Soros, much like the reformist economist John Maynard Keynes, believes in a kinder, gentler capitalism. Yet, increasingly, this may be seen as impossible.

Given the quite phenomenal development of technology in recent decades, the existing system of profit-driven competition has clearly reached its sell-by date.

Soros did mention what is now generally referred to as the fourth industrial revolution. The rapid introduction of artificial intelligence with algorithms is quickly replacing human labour and producing much more at ever lesser costs. The labour movement around the world has, at least rhetorically, taken this on board. But, by and large, the dots are seldom joined.

Yet the facts are there – even in developed economies such as Britain and the US, it is estimated that at least 30% of existing jobs will be lost by 2030.

Among them will be those of economists. Those supposed technicians of capitalism who analyse and forecast economic trends – a job sophisticated algorithms are much more capable of handling with accuracy.

But then much of journalism is likely to go the same way.

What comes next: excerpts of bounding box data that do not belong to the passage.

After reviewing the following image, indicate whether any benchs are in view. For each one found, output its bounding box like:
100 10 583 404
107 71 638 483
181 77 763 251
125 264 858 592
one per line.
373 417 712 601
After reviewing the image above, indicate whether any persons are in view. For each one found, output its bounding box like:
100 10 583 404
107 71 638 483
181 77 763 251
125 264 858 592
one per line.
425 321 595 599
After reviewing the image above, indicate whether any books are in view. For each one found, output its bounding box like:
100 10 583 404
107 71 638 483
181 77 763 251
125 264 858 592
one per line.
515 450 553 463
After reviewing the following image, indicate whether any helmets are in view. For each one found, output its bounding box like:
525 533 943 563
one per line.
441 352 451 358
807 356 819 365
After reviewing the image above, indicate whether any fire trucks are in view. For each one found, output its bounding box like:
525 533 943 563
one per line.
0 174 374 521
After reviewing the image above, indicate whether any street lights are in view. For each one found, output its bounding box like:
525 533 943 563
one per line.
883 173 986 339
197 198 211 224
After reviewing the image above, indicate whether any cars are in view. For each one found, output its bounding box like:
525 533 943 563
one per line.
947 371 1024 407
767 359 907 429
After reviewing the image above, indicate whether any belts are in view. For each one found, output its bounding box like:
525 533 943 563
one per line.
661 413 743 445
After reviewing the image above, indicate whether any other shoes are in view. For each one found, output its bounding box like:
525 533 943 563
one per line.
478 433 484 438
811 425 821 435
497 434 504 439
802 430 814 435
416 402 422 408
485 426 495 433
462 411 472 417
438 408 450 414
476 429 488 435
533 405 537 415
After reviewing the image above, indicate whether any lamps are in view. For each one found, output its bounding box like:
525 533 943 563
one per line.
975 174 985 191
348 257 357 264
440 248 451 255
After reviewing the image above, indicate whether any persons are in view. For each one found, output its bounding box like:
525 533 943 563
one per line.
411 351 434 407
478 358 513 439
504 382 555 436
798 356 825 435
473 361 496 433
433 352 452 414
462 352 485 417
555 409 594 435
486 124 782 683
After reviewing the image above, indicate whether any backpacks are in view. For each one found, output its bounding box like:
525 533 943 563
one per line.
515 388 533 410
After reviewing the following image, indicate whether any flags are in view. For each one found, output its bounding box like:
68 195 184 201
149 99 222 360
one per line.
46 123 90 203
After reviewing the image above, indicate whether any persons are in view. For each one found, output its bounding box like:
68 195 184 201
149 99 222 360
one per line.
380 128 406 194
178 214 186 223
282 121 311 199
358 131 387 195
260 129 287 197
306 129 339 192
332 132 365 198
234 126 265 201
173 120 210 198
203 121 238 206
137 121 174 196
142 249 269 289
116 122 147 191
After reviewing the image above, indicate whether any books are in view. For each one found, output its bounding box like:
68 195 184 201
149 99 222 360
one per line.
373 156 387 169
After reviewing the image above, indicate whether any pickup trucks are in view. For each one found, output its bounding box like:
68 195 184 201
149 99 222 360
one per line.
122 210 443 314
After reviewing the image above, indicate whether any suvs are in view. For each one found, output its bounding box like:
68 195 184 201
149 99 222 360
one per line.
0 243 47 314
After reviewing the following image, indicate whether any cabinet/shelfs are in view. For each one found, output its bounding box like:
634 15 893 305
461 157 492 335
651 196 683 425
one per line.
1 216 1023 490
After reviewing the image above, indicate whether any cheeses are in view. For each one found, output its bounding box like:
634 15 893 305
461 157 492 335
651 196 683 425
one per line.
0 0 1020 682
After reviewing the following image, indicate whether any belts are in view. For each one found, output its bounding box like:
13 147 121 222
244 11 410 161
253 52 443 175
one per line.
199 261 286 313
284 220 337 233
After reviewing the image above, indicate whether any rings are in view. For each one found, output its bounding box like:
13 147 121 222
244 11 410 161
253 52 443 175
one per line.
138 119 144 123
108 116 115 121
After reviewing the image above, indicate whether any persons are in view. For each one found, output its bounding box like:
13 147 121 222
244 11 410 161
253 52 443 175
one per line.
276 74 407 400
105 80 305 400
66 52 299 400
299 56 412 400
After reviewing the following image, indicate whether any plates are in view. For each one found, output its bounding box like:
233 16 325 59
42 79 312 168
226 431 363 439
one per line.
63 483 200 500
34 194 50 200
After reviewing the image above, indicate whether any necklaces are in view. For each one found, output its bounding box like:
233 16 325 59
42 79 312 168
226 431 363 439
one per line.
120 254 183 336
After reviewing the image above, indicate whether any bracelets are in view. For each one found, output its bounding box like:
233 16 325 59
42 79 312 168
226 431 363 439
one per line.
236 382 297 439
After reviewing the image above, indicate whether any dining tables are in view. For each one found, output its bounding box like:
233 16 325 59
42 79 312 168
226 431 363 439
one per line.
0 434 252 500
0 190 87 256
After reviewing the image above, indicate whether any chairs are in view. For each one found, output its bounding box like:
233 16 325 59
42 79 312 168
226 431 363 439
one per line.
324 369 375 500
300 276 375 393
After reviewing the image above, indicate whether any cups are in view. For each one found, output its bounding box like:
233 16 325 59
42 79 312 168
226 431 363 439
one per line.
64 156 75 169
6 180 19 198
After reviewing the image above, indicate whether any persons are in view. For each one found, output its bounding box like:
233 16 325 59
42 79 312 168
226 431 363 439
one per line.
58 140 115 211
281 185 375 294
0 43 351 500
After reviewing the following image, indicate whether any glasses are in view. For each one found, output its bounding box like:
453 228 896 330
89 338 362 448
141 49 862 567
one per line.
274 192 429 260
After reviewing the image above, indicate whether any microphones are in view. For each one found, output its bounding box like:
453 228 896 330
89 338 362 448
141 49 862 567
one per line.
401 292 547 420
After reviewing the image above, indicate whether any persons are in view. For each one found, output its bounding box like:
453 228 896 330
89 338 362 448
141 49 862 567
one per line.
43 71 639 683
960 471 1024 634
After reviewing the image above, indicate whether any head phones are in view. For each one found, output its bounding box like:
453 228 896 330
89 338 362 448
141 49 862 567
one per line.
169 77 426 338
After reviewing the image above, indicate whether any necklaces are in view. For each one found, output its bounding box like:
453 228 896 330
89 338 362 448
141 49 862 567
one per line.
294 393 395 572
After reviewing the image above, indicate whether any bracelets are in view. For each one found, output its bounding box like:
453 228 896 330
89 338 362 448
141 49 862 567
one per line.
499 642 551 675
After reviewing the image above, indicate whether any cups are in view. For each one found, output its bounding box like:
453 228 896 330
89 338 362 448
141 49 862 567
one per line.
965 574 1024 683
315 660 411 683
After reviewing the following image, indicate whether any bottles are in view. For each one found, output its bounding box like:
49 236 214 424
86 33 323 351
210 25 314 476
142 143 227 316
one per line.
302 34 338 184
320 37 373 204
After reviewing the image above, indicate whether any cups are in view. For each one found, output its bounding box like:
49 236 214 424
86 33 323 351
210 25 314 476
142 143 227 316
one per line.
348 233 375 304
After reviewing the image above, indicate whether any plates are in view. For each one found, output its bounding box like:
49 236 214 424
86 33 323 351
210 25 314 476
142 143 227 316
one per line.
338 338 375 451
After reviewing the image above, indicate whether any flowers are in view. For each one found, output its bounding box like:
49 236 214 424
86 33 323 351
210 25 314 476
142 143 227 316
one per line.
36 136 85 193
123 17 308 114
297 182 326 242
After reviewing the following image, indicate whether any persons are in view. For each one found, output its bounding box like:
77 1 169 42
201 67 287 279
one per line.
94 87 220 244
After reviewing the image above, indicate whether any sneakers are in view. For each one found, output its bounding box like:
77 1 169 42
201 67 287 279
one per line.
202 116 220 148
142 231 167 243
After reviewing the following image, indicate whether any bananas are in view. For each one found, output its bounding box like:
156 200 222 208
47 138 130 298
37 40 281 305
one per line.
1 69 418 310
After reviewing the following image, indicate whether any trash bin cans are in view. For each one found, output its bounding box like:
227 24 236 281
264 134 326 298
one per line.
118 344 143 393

Yet these are technologies that could free all sellers of labour and allow everyone to develop to their fullest potential. Who knows what great inventiveness, what art, literature and music will emerge from realising the potential of humanity as a whole?

That is the dream and it rests on existing technologies. If used for common benefit they could free humanity instead of crippling and destroying human potential.

So, we have a choice – work to change the course we are now embarked on or accept the wrenching pain the future currently promises.